Dr Abernethy: It is all about corporate policies. Interoperability fundamentally requires EHR vendors and the healthcare organizations that implement them to believe in talking to each other. Regulators can try to push it along, but fundamentally technologists and health systems have to allow it. It is true that some patients feel uncomfortable with the exchange of private health information, but, for the most part, patients want their information available to each doctor providing their care regardless of which health system the doctor works in. For example, imagine you own a big health system in central North Carolina that competes with another big health system 30 minutes down the road. You want to keep your patients in your health system, the 3 million patients and 3 million people who are in your geographic area; the way to do that is to make it so that your health system cannot talk to the health system next door. So there is a health system–related reason for the lack of interoperability. Meanwhile, if you own an EHR, building technology features that allow your EHR to talk to another requires engineering resources that must be diverted from other tasks. In addition, it is not necessarily clear how EHRs can talk to each other safely while maintaining all the right security and privacy standards. And aligning Mary Smith in 2 different electronic systems can be tough, because we don’t have a national system of unique identifiers. These are the kinds of problems that have to be solved. But they must be solved.

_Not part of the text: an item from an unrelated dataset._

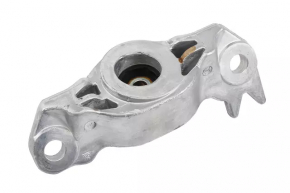Rear right shock absorber support for Chevrolet Malibu 13-16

OPM: Why should practice managers or oncologists be concerned with big data?

Dr Abernethy: First, it is impor­tant for them to have some general knowledge of the topic, because everybody talks about it, and it is so abstract in many ways. In addition, data mean power. Practice managers, reimbursement specialists, and oncologists—the smarter they are with their own data, the more power they have in making good decisions. That power comes in multiple ways. Sometimes it is the power of making a smarter decision between you and your patient. Another way is it gives you power to not make mistakes; for example, billing errors are some things we see all the time. At Flatiron, we are now starting to find billing errors and show them to practice managers. At the moment it is kind of funny, but it is one of the most celebrated things we sometimes do. Financial counselors are trying to help patients navigate the path to avoid bankruptcy. At the end of the day, if oncologists do not have data about critical information such as the efficacy of a drug, and whether the patient’s insurance company covers it, how can the financial counselors do their job well? The whole thing has been predicated on some guesswork, and the data add a level of transparency to interactions that we have not had before. Finally, as our system of cancer data gets organized, research and analyses about what works and what doesn’t will become more instantaneous. Ultimately, data help us make more confident decisions, and that is what we really want.